The intellectuals who spoke at the meeting could not have been unaware of these consequences. And yet why did they speak in such language ? The answer is in the kind of intellectual mix that India has produced after the influence of greatmen like Aurobindo, Gandhi and Tilak waned in Indian public discourse. This mix has resulted in two generations of self-deprecating Indian minds who are recognised and labelled as intellectuals of India, in and out of India. These intellectuals either hate the Indian past, or they need western endorsement to apologetically own parts of it.

Today's Indian intellectual mix is an amalgam of Macaulay and Marx. Macaulay was keen on producing Indians who were Indians only in colour, but Englishmen - that is unIndian - in tastes, opinions, and morals. And he succeeded to a very large extent, surprisingly, after India attained freedom. And Marx wanted a class consciousness which is uprooted from all traditional national and civilisational moorings. No nation's identity, no culture's distinctness and no civilisation's virtue could be accommodated in the Marxian world-view. For, Marxism, like other semitic ideas, is a self-contained and exhaustive human code. Elsewhere Marxism broke up by loyalties to nationalism. But in India by and large Marxism has kept subordinated Indian nationalism.

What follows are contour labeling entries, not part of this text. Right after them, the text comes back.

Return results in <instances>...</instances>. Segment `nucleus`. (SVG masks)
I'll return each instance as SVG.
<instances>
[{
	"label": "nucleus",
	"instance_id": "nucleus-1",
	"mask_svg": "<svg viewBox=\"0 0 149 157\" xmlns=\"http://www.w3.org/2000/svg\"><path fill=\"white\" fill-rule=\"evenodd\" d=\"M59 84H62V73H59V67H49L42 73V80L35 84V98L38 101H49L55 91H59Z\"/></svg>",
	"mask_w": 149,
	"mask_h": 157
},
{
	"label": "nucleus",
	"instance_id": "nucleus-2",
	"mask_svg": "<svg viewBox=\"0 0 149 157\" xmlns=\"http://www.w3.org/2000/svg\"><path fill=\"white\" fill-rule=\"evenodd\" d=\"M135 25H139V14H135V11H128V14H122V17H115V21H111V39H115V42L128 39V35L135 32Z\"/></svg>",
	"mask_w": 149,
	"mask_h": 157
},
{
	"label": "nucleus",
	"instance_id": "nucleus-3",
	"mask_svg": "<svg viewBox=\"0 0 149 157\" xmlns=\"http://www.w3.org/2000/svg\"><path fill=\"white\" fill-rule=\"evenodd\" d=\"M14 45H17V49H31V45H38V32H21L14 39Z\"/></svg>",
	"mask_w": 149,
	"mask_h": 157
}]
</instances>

How did the Macaulayan mindset and Marxian thinking coalesce in India ? The common point is the undeclared dislike of the traditions and religions of India and its heritage - in fact, anything Indian.

But, never mind. These intellectuals have always been way behind the national mind, and could never lead it. That was why the Indian intellectuals never agreed with Mahatma Gandhi when he launched the Non-cooperation movement, ridiculed him when he went on the Dandi march and opposed him when he insisted on the Quit India move - and understood him and the nation long after the events.

The same thing is getting repeated today. What they have failed to realise is that there is a perceptible desire in the Indian mind to emerge as a global power - and no more remain the satellite of any power or block. Not just Dollars, bombs too are needed to make one a World power. And power is need to ensure peace for us and for the World. The `intellectuals' miss this under current in India.

The best course is to allow these `intellectuals' persist like this - the more they do - the faster they will lose relevance. Their thoughts and speeches are like the newly invented American seed that destroys itself after their first use.